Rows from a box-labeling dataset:
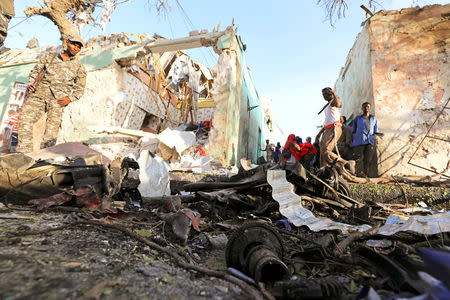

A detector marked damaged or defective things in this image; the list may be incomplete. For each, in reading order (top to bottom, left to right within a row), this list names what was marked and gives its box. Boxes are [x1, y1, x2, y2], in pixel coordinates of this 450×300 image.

damaged structure [0, 27, 270, 166]
damaged facade [0, 28, 270, 166]
broken wall [336, 3, 448, 177]
damaged facade [334, 3, 450, 178]
damaged structure [336, 3, 448, 178]
burned vehicle wreckage [1, 146, 448, 300]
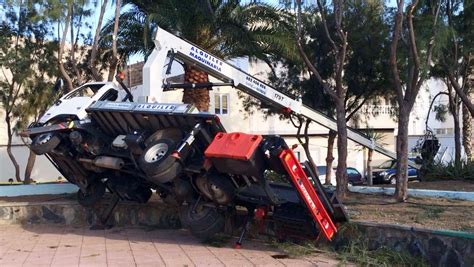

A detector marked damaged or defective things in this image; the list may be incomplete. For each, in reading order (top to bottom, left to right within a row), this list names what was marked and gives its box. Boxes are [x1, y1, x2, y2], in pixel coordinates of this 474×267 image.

overturned crane truck [22, 27, 412, 247]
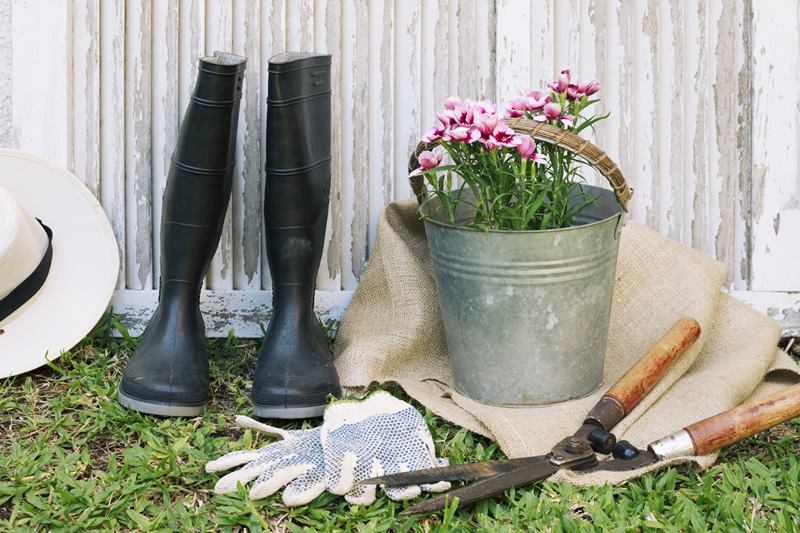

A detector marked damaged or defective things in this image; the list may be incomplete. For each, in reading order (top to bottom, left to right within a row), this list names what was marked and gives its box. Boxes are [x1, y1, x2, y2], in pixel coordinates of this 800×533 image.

rusty pruning shear [366, 318, 800, 512]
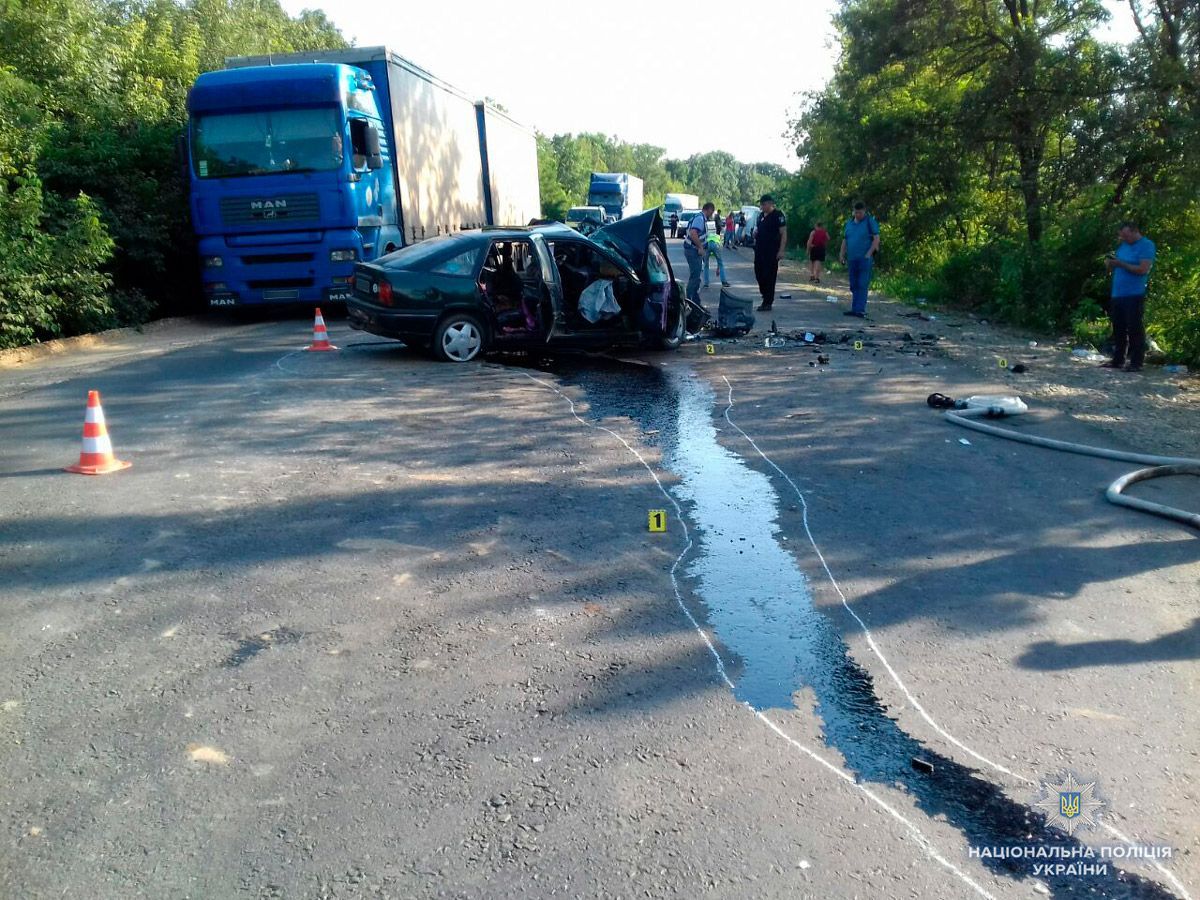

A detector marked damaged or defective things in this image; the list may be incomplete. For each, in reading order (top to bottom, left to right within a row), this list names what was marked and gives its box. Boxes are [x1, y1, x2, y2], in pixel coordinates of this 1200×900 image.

damaged black car [346, 211, 684, 362]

# DIRECTIVE
Can you repeat all of the material above word for word, leaving out the pictures?

# THE COMPLETED TASK
A detector marked damaged or defective things in this image; the list may be incomplete. For each, in reading order (top to bottom, left to right within a row), this list names what was marked and gives its box. Boxes are [x1, y1, x2, y2], in pixel coordinates of this 450×300 image.

damaged structure [0, 27, 270, 166]
damaged facade [0, 28, 270, 166]
broken wall [336, 3, 448, 177]
damaged facade [334, 3, 450, 178]
damaged structure [336, 3, 448, 178]
burned vehicle wreckage [1, 146, 448, 300]

A detector marked damaged or defective things in this image; the list may be incomplete. For each, in reading order (top to bottom, left to right within a row), this list names what was marked and gives its box. Boxes are [x1, y1, x2, y2], in pixel coordinates of this 474×267 image.

overturned crane truck [22, 27, 412, 247]

A detector marked damaged or defective things in this image; the list may be incomplete. For each, in reading order (top to bottom, left to right within a row), this list names what was marked and gives its box. Boxes are [x1, y1, x2, y2], in pixel coordinates of this 800×533 image.

rusty pruning shear [366, 318, 800, 512]

A detector marked damaged or defective things in this image; the list may be incomplete. For each, in reading order (top to bottom, left to right within a row), this list names what was marked and gives its box. Boxes are [x1, y1, x2, y2], in pixel coordinates of this 1200×900 image.

damaged black car [346, 211, 684, 362]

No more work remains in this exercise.